Saat dikonfirmasi, Bahrul anggota DPRD Koltim Fraksi Partai Demokrat mengatakan, 9 orang yang WO dari FPAN, FPDIP, dan FPD karena tidak sesuai kesepakatan awal hasil rapat Bapemperda.

Menurut Bahrul, kesepakatan awal, menunggu surat balasan dari Kementerian Agraria dan Tata Ruang (ATR) terkait status Kawasan Strategis Nasional (KSN) Rawa Tinondo, baru paripurna bisa dilaksanakan.

“Makanya saya dan rekan-rekan lainnya memutuskan WO karena Pemda dan Pimpinan DPRD Koltim tidak komitmen dgn ucapan mereka,” ungkapnya.

Lanjut Bahrul, RTRW Nasional dan RTRW Provinsi Rawa Aopa Watumohai dan Rawa Tinondo merupakan KSN yang tidak bisa dipisahkan, sementara RTRW Koltim menyalahi PP. 13 tahun 2017 dengan dikeluarkannya Rawa Tinondo dari KSN.

“Boleh saja kalau Pemda Koltim mau mengusulkan kawasan strategis kabupaten (KSK) dengan alasan peruntukan ekonomi masyarakat, tapi tidak menghilangkan status KSN itu sendiri, karena KSN itu harga mati sesuai PP. 13 tahun 2017,” tandasnya.

Sementara Bupati Koltim,Tony Herbiansyah menilai, beberapa anggota DPRD Koltim yang meninggalkan ruangan rapat atau persidangan dengan maksud menolak pembahasan rapat paripurna tidak ingin melihat masyarakat sejahtera.

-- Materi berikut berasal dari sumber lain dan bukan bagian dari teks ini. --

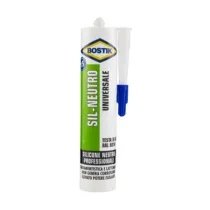 BOSTIK SIL-NEUTRO UNIVERSALE 300 ML TESTA DI MORO (12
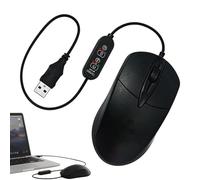 Mouse Riscaldato - Per Portatile In Freddo - Mouse Caldo Inverno - Per Designer Gamers Studenti Viaggiatori Home Office Appartamento Residence Lavoro Remoto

Problem Kawasan strategis nasional (KSN) Rawa Tinondo, menurutnya, sepanjang peruntuknnya untuk kesejahteraan berbasis ekonomi, itu tidak masalah untuk dijadikan kawasan strategis kabupaten (KSK).

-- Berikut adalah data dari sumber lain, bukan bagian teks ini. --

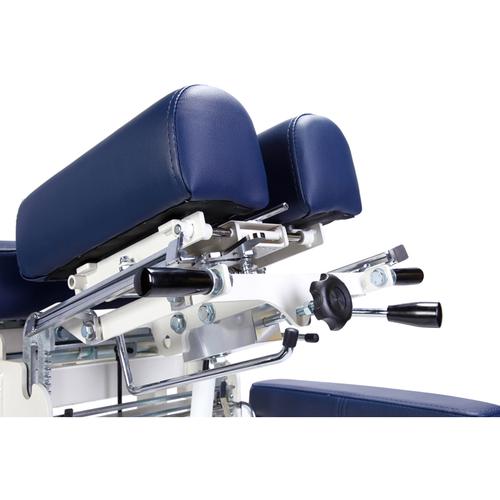 Motorized eight-section treatment table ME 4800, black, 3012016, Camillas para terapia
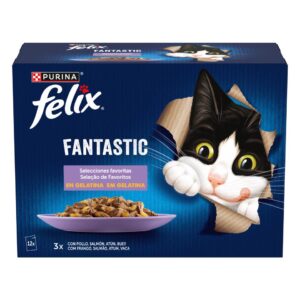 FELIX SURTIDO GELATINA 12X85G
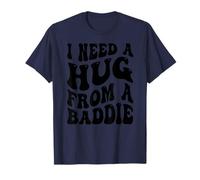 I Need A Hug from A Baddie Groovy T-Shirt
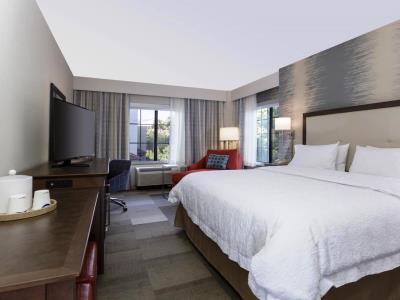 bedroom 1 - hotel hampton inn santa barbara/goleta - goleta, united states of america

“Jadi bagi anggota dewan yang menolak penetapan RTRW Koltim 2020-2040 dengan melakukan WO pada Paripurna, adalah mereka yang tidak ingin masyarakatnya sejahtera,” tuding Tony.

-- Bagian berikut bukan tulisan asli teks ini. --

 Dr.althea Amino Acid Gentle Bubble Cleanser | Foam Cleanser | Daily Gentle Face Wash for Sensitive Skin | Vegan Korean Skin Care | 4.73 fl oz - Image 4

Menurut Tony, RTRW dimaksudkan untuk kepentingan penataan ruang dan wilayah yang muaranya tentu untuk kesejahteraan masyarakat Koltim.

“Masyarakat sudah tahu, siapa yang berpikir menyejahterakan masyarakat dan yang hanya mementingkan diri sendiri, biar dibilang hebat atau dilihat pintar,” tutupnya.